▸ **TASK REQUIREMENTS**
Every line from the one containing "standing: 0%" to the end of the records below, written out word for word, is the whole answer.

*** LISTED RECORDS ***

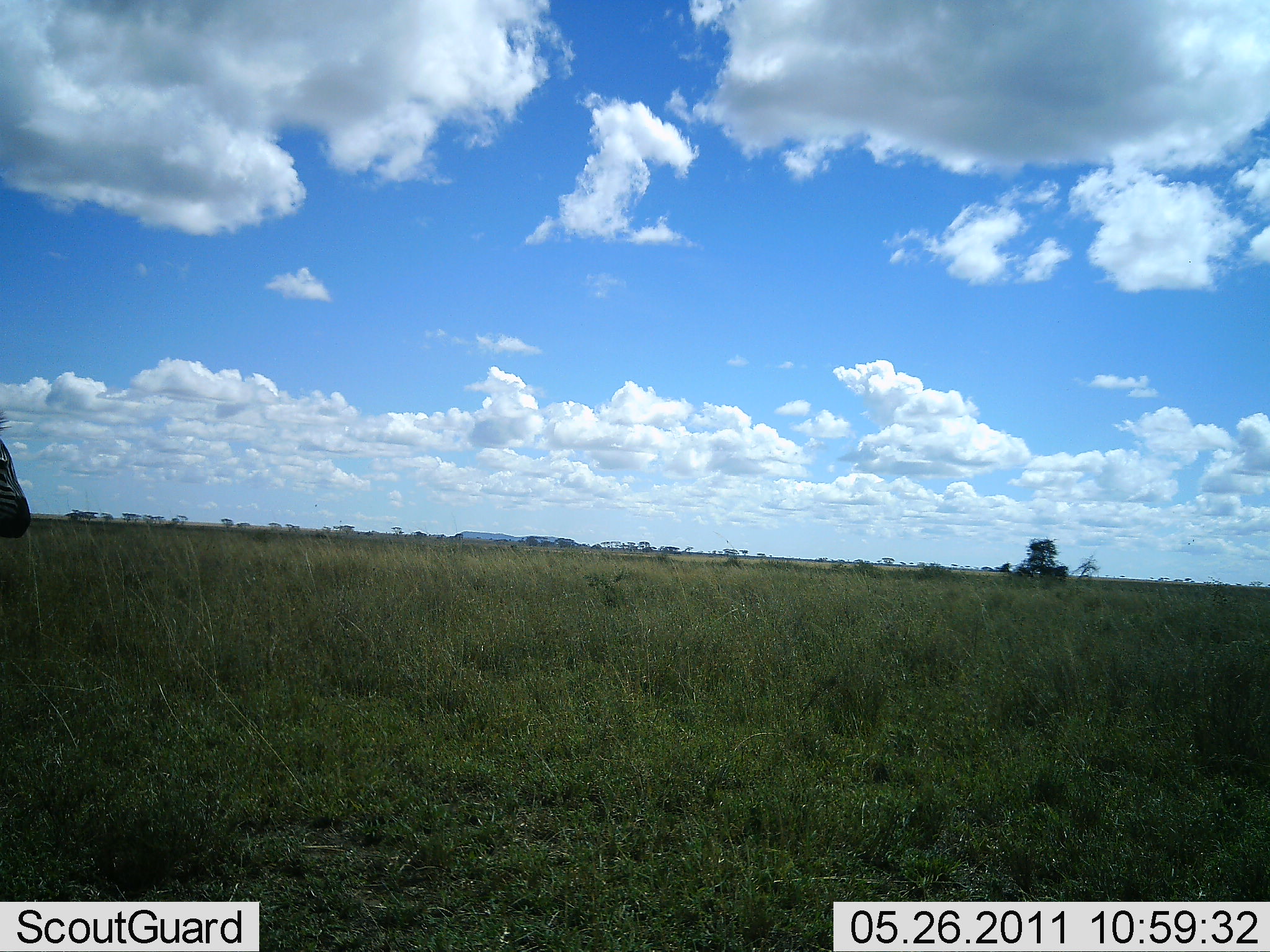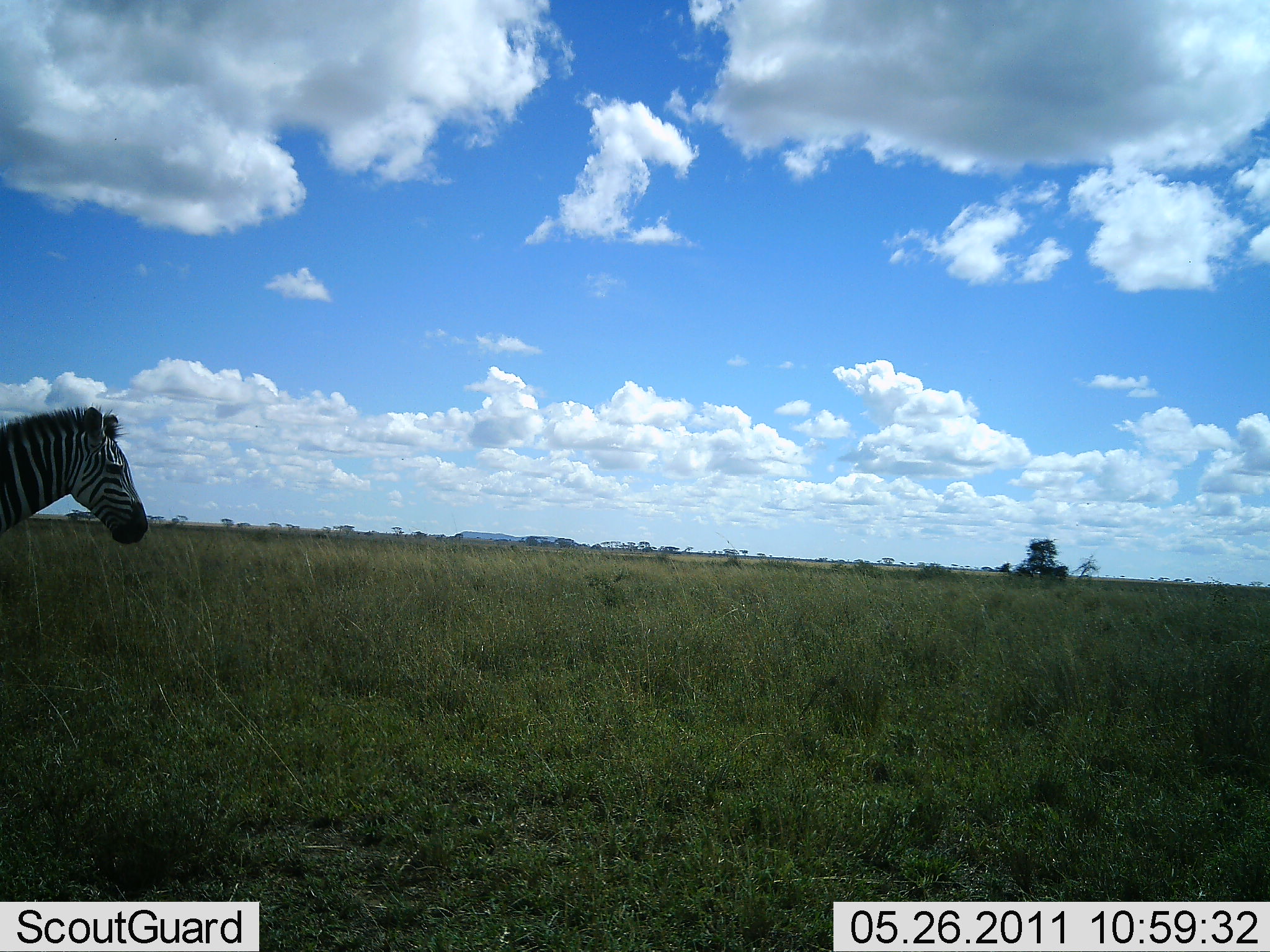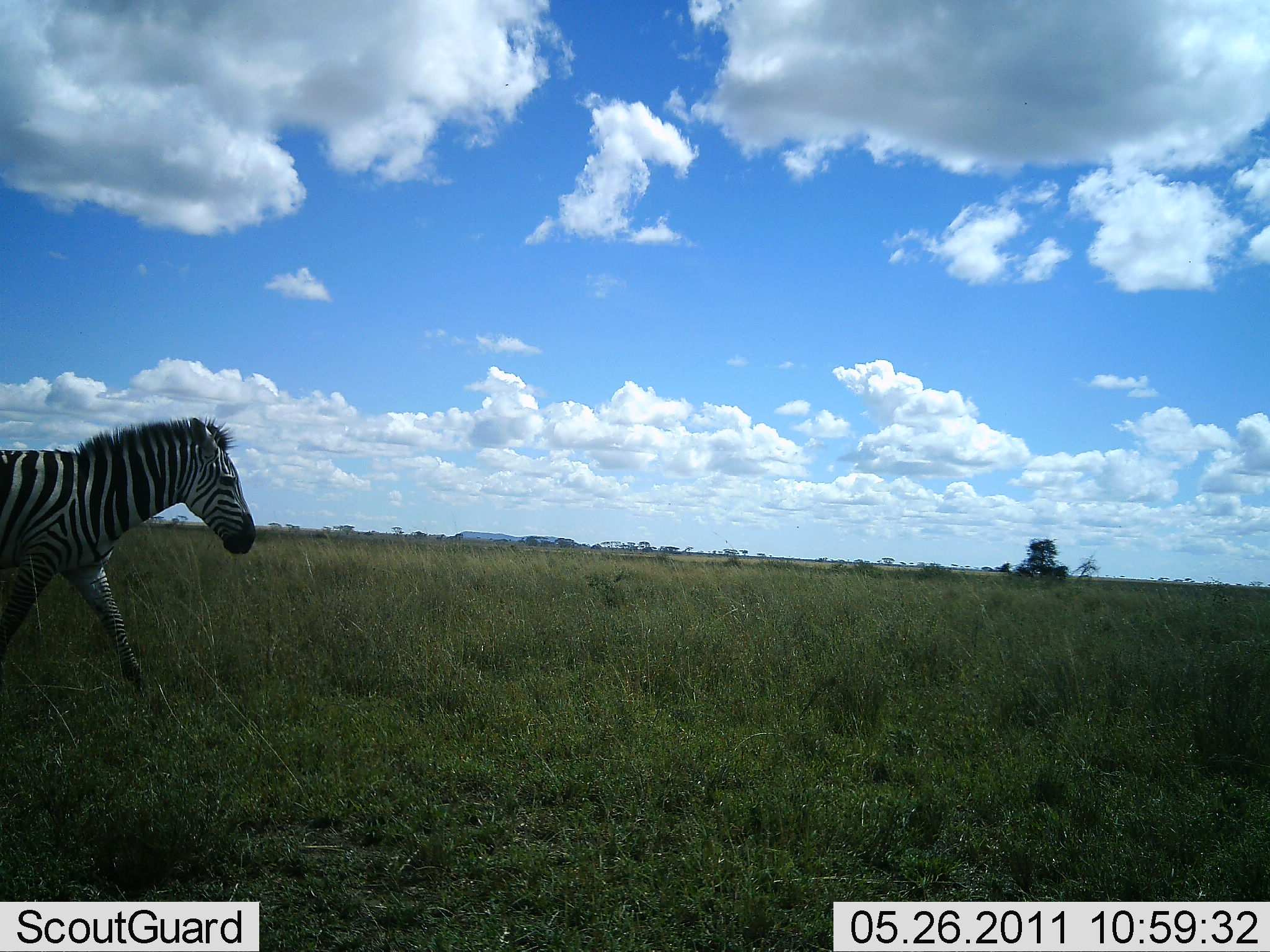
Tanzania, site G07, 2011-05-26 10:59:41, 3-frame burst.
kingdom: Animalia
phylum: Chordata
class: Mammalia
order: Perissodactyla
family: Equidae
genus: Equus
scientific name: Equus quagga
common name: plains zebra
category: zebra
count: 1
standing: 0%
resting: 0%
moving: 100%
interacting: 0%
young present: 0%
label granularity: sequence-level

*** End of LISTED RECORDS ***

▸ **RESPONSE**
standing: 0%
resting: 0%
moving: 100%
interacting: 0%
young present: 0%
label granularity: sequence-level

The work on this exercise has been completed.